Work request
Return the data exactly, apart from leaving out the pictures.

-- Exercise materials follows --

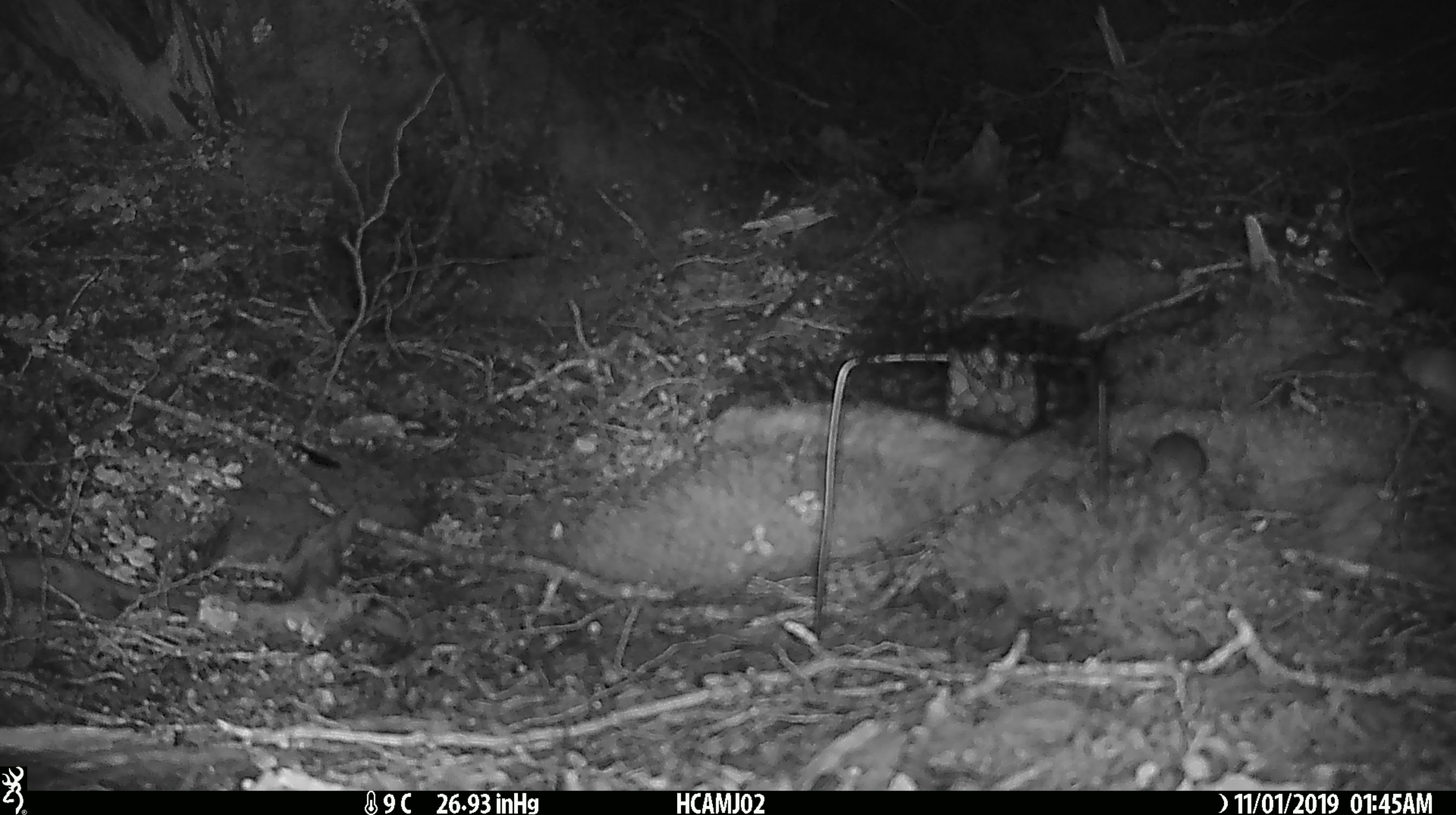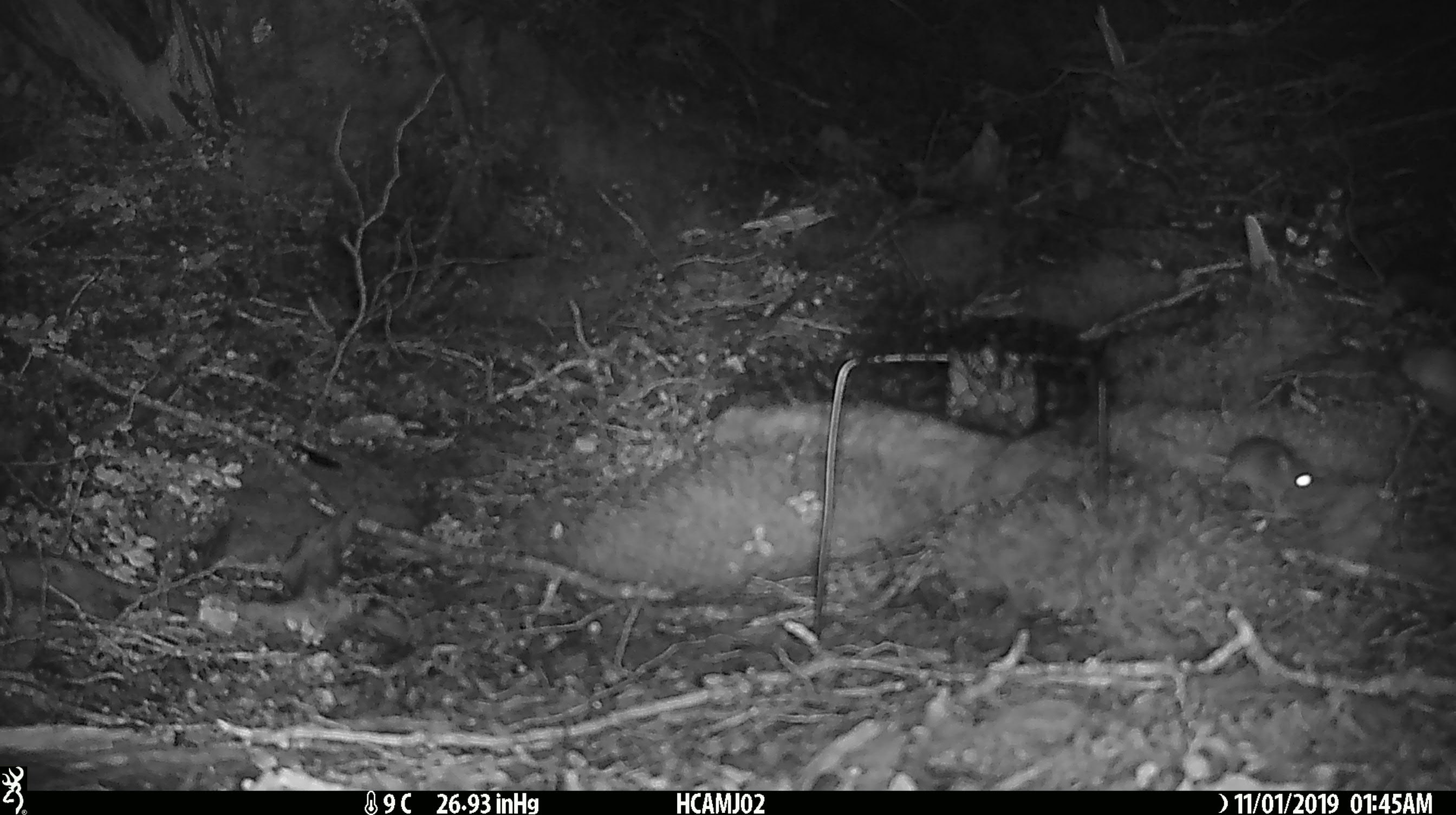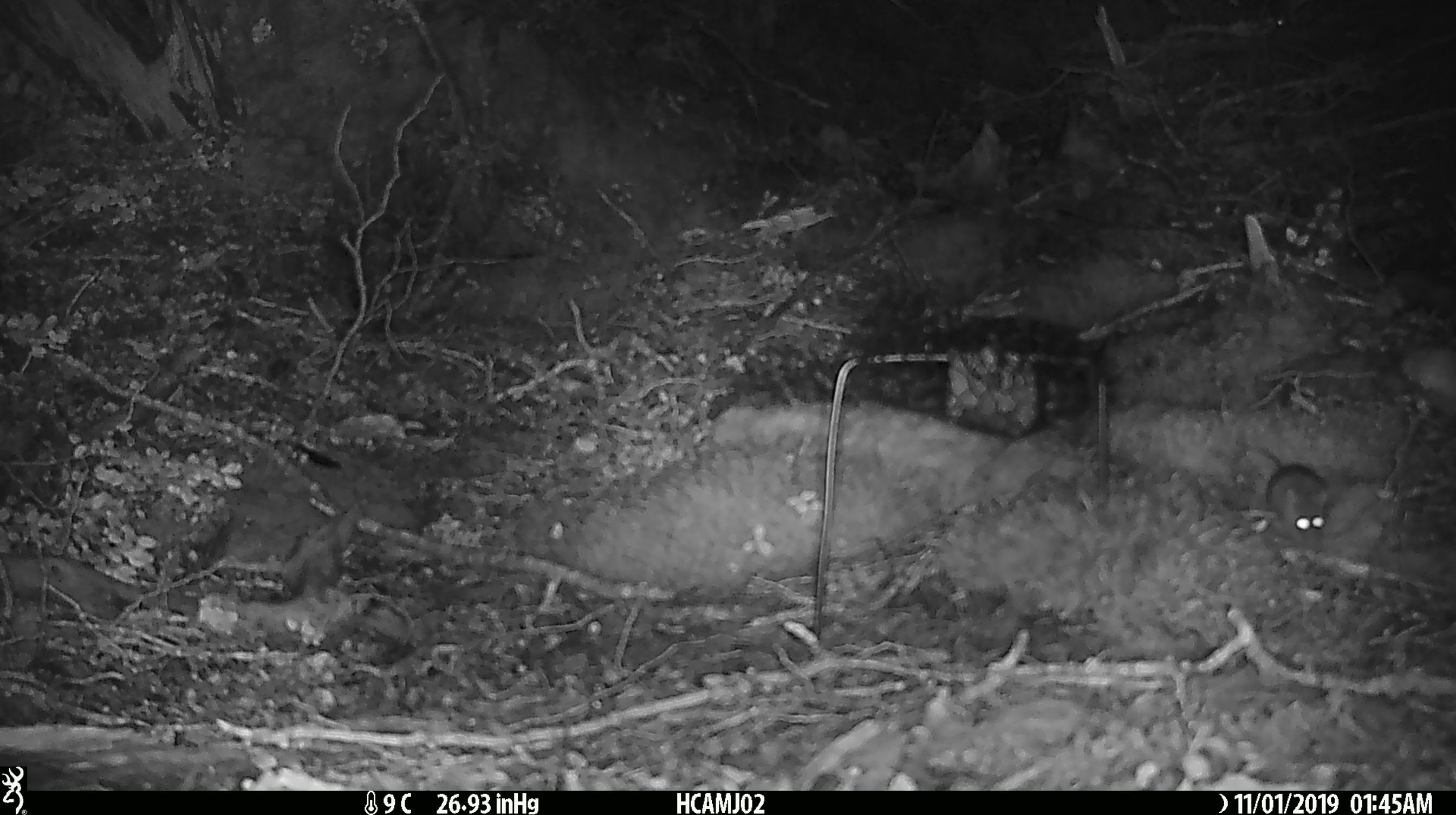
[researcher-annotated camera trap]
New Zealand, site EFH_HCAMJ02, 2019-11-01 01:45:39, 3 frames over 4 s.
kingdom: Animalia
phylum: Chordata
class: Mammalia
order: Rodentia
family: Muridae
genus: Mus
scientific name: Mus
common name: mouse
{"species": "mouse (Mus)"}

-- Exercise materials concluded --

Finished task
[researcher-annotated camera trap]
New Zealand, site EFH_HCAMJ02, 2019-11-01 01:45:39, 3 frames over 4 s.
kingdom: Animalia
phylum: Chordata
class: Mammalia
order: Rodentia
family: Muridae
genus: Mus
scientific name: Mus
common name: mouse
{"species": "mouse (Mus)"}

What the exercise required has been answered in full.